TorchPrime

Note: this repository is under experimental status. We don't yet have correctness guarantees for the model implementations.

TorchPrime is a reference model implementation for PyTorch on TPU/GPU using torch_xla and torchax. It is designed to showcase best practices for high-performance model training with these frameworks.

Examples

Here is a simple example of training on a single TPU VM. It assumes that you have already installed torch_xla 1 and torchax 2 following their respective project READMEs.

Install torchprime:

git clone https://github.com/AI-Hypercomputer/torchprime.git
cd torchprime
pip install -e '.[dev]'

Local training

Train Llama 3 8B using torch_xla:

export HF_TOKEN='...your huggingface token...'
XLA_IR_DEBUG=1 XLA_HLO_DEBUG=1 python3 torchprime/torch_xla_models/train.py

Train Llama 3 8B using torchax:

python3 torchprime/experimental/torchax_models/run.py global_batch_size=16

Refer to README.md in torchprime/torch_xla_models and torchprime/experimental/torchax_models for more details.

Configuring training

torchprime uses hydra to read configurations (e.g. model name, batch size) from the command line and .yaml files.

In both torch_xla_models and torchax_models directories, you'll find a configs/default.yaml. That specifies the default configuration for the trainer. You may override configs on the command line with a key=value syntax. For example, the following command will train Mixtral 8x7B with a global batch size of 256, and set the FSDP SPMD ICI mesh axis length to 64:

python3 torchprime/torch_xla_models/train.py \
    model=mixtral-8x7b \
    global_batch_size=256 \
    ici_mesh.fsdp=64

You may refer to the hydra docs for other ways to specify configs.

Distributed training

torchprime uses xpk as the standard path for iterating on distributed training code.
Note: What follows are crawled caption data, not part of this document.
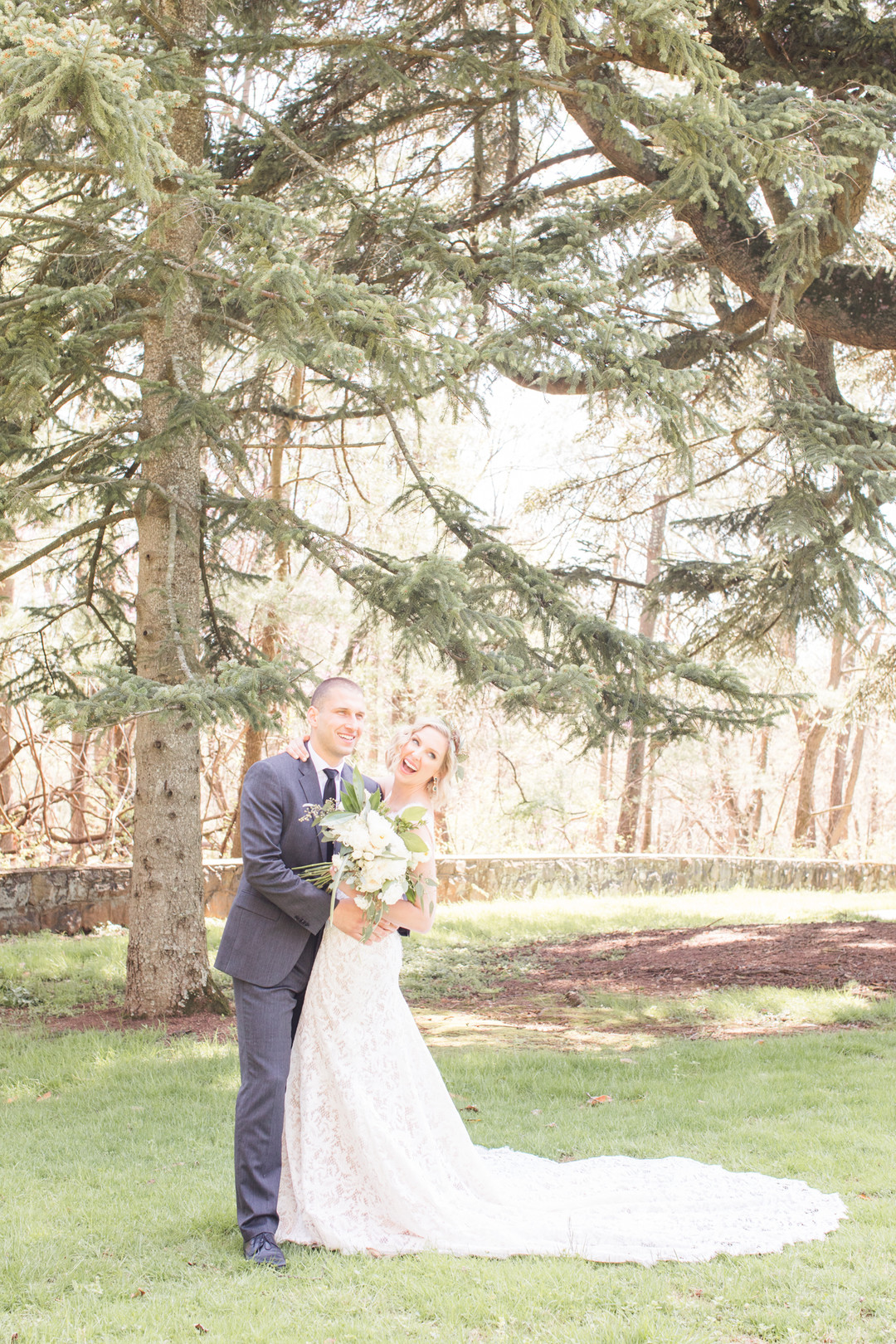 Bride and groom outdoor photo in front of large tree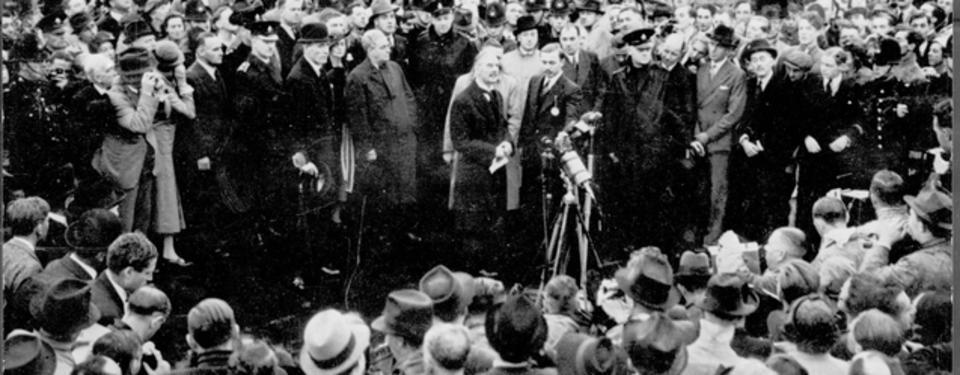 Bilden visar uppställda mikrofoner och stora folkmassor framför och bakom dem.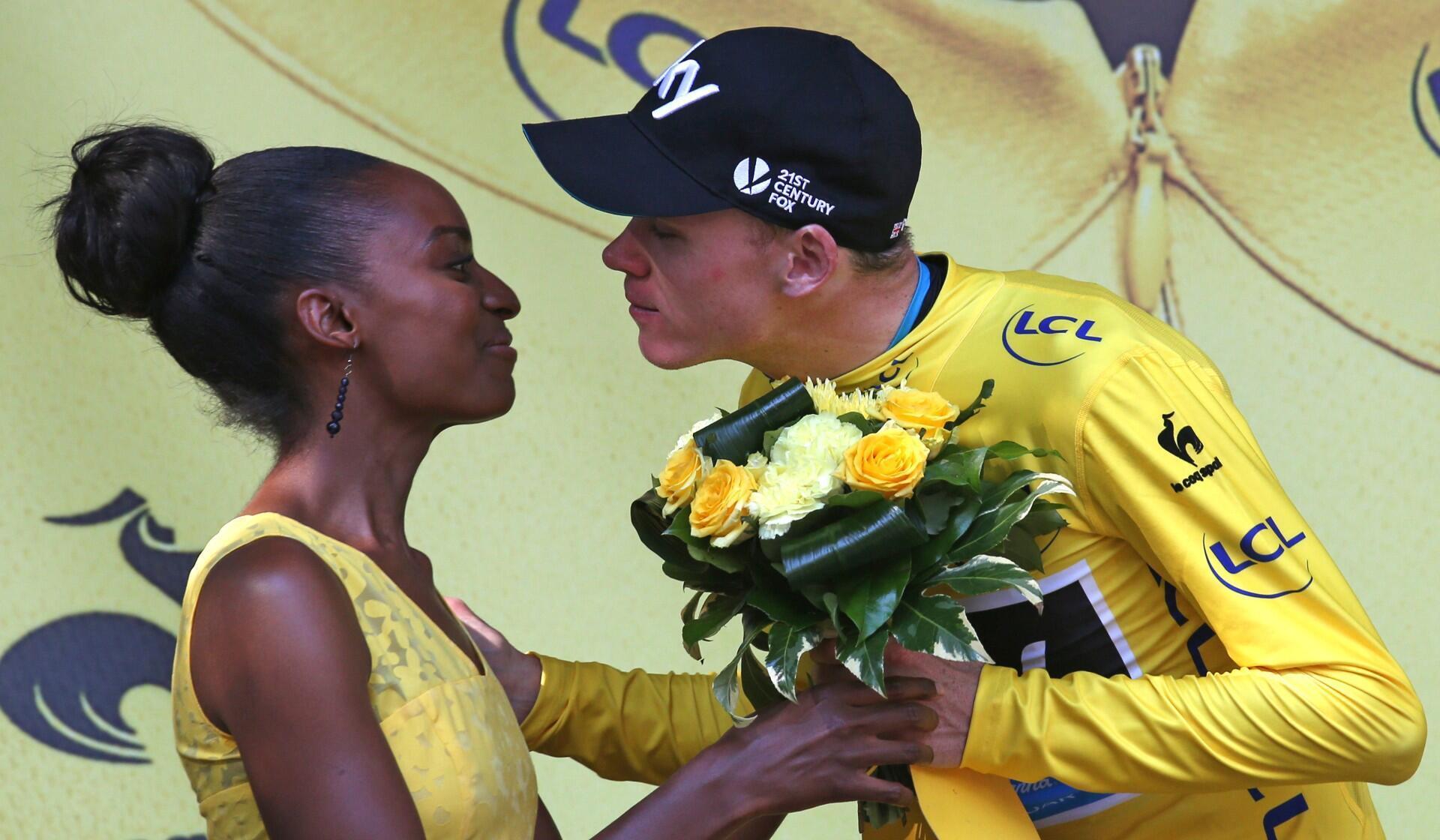 El británico y cuatro veces ganador del Tour de Francia Christopher Froome besa a una anfitriona en el podio durante la edición 2015 de la carrera.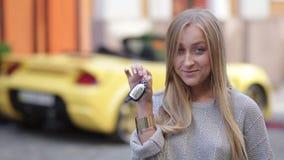 Giovani chiavi sorridenti della tenuta della donna alla nuova automobile stock footage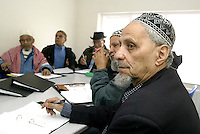 Elderly Yemeni men attend English course at Yemeni Community Centre in Sheffield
First teach torchprime about the XPK cluster it is using, the artifact storage location, etc. You only need to do this on first clone or when switching to a different topology or cluster. Example:

tp use \
    --cluster <XPK CLUSTER NAME> \
    --project my-gcp-project \
    --zone us-east5-b \
    --num-slices 1 \
    --tpu-type v6e-256 \
    --artifact-dir gs://bucket/dir

Then prepend tp run to a particular Python file you would like to run remotely, including arguments, e.g.

torch_xla example:

# Train Llama 3.0 8B on 256 chips
tp run torchprime/torch_xla_models/train.py \
    model=llama-3-8b \
    global_batch_size=256 \
    ici_mesh.fsdp=256

torchax example:

tp run torchprime/experimental/torchax_models/run.py global_batch_size=256

tp run will broadcast the specified command to all VMs in the XPK cluster, which is the convention for running SPMD distributed workloads.

Env vars passed to the workload

tp run will pick up these environment variables locally and proxy them to the distributed workload, if found:

HF_TOKEN: HuggingFace token
XLA_IR_DEBUG: torch_xla debugging flag
XLA_HLO_DEBUG: torch_xla debugging flag
LIBTPU_INIT_ARGS: XLA flags that affect compilation and execution behavior

Model status

Here are the status of various models. In general, there are five stages for each model:

TODO: We need to implement the model.
Implemented: The model runs either a training or an inference step.
Optimized: We found the best scaling configuration for the model on one or more hardware. One-off performance data is available.
Convergence: We tested that the training loss converges to a reasonable value, or that the loss curve tracks an existing reference if exists.
Production: Not only is the model optimized and converges, its performance is also continuously monitored. This is a good state for using the model in production.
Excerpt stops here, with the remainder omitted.